REQUIRED TASKS
A. Rewrite the song article from "Composition" up to and including "from the track.", putting "reworking" in place of "remix".
B. Answer these questions using the song article:
(i) Who produced the song?
(ii) Which Brenda Russell track does the song sample?
(iii) What position did the song reach on the Billboard Hot 100?

"Still Not a Player" is the second single from Big Pun's debut album Capital Punishment. The song was produced by Knobody and features R&B singer Joe.

Composition
The song is a remix of Big Pun's previous single "I'm Not a Player" produced by Minnesota and contains an interpolation of Joe's "Don't Wanna Be a Player". It also samples "A Little Bit of Love" by Brenda Russell. In addition to samples, the song contains interpolations of Earth, Wind & Fire's "Brazilian Rhyme (Beijo)"; towards the end of the song, the refrain "Punisher...Punisher...Punisher, Big Punisher" is sung to the tune and rhythm of the lead vocals from the track.

Chart performance
The song peaked at No. 24 on the Billboard Hot 100 and at No. 6 on the Billboard Hot R&B/Hip-Hop Songs chart, making it the most successful single released by Big Pun. It was ranked the 108th best song of 1980-2005 by Blender magazine, and was ranked #76 on VH1's list of the 100 Greatest Hip Hop Songs.

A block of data

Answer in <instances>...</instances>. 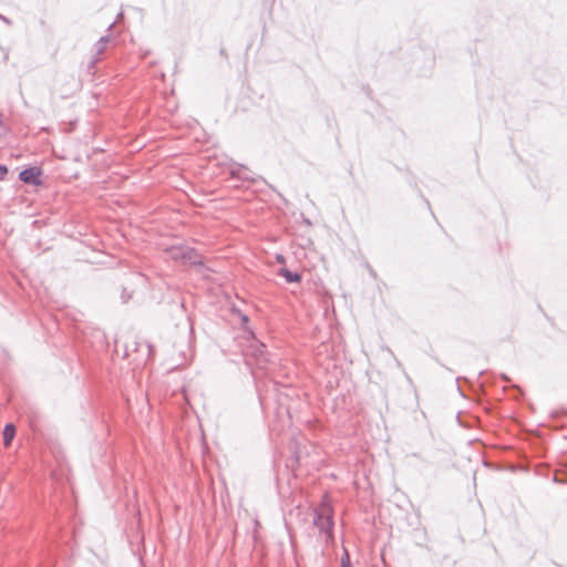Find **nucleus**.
Wrapping results in <instances>:
<instances>
[{
  "label": "nucleus",
  "mask_w": 567,
  "mask_h": 567,
  "mask_svg": "<svg viewBox=\"0 0 567 567\" xmlns=\"http://www.w3.org/2000/svg\"><path fill=\"white\" fill-rule=\"evenodd\" d=\"M315 524L319 527V529L326 534L327 540H332V509L330 506L323 504L317 512V518Z\"/></svg>",
  "instance_id": "obj_1"
},
{
  "label": "nucleus",
  "mask_w": 567,
  "mask_h": 567,
  "mask_svg": "<svg viewBox=\"0 0 567 567\" xmlns=\"http://www.w3.org/2000/svg\"><path fill=\"white\" fill-rule=\"evenodd\" d=\"M169 254L173 259L181 260L183 264L195 265L199 262V256L193 248L173 247Z\"/></svg>",
  "instance_id": "obj_2"
},
{
  "label": "nucleus",
  "mask_w": 567,
  "mask_h": 567,
  "mask_svg": "<svg viewBox=\"0 0 567 567\" xmlns=\"http://www.w3.org/2000/svg\"><path fill=\"white\" fill-rule=\"evenodd\" d=\"M42 169L39 167H30L20 173V179L25 184L40 185Z\"/></svg>",
  "instance_id": "obj_3"
},
{
  "label": "nucleus",
  "mask_w": 567,
  "mask_h": 567,
  "mask_svg": "<svg viewBox=\"0 0 567 567\" xmlns=\"http://www.w3.org/2000/svg\"><path fill=\"white\" fill-rule=\"evenodd\" d=\"M16 436V426L11 423L7 424L2 432L3 445L9 447Z\"/></svg>",
  "instance_id": "obj_4"
},
{
  "label": "nucleus",
  "mask_w": 567,
  "mask_h": 567,
  "mask_svg": "<svg viewBox=\"0 0 567 567\" xmlns=\"http://www.w3.org/2000/svg\"><path fill=\"white\" fill-rule=\"evenodd\" d=\"M279 275L282 276L288 282H299L301 277L298 274H292L286 268H282L279 271Z\"/></svg>",
  "instance_id": "obj_5"
},
{
  "label": "nucleus",
  "mask_w": 567,
  "mask_h": 567,
  "mask_svg": "<svg viewBox=\"0 0 567 567\" xmlns=\"http://www.w3.org/2000/svg\"><path fill=\"white\" fill-rule=\"evenodd\" d=\"M341 567H351L349 554L346 551L341 558Z\"/></svg>",
  "instance_id": "obj_6"
},
{
  "label": "nucleus",
  "mask_w": 567,
  "mask_h": 567,
  "mask_svg": "<svg viewBox=\"0 0 567 567\" xmlns=\"http://www.w3.org/2000/svg\"><path fill=\"white\" fill-rule=\"evenodd\" d=\"M7 167L0 166V177H3L7 174Z\"/></svg>",
  "instance_id": "obj_7"
}]
</instances>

THE SOLUTIONS
A.
Composition
The song is a reworking of Big Pun's previous single "I'm Not a Player" produced by Minnesota and contains an interpolation of Joe's "Don't Wanna Be a Player". It also samples "A Little Bit of Love" by Brenda Russell. In addition to samples, the song contains interpolations of Earth, Wind & Fire's "Brazilian Rhyme (Beijo)"; towards the end of the song, the refrain "Punisher...Punisher...Punisher, Big Punisher" is sung to the tune and rhythm of the lead vocals from the track.

B.
(i) Knobody
(ii) "A Little Bit of Love"
(iii) No. 24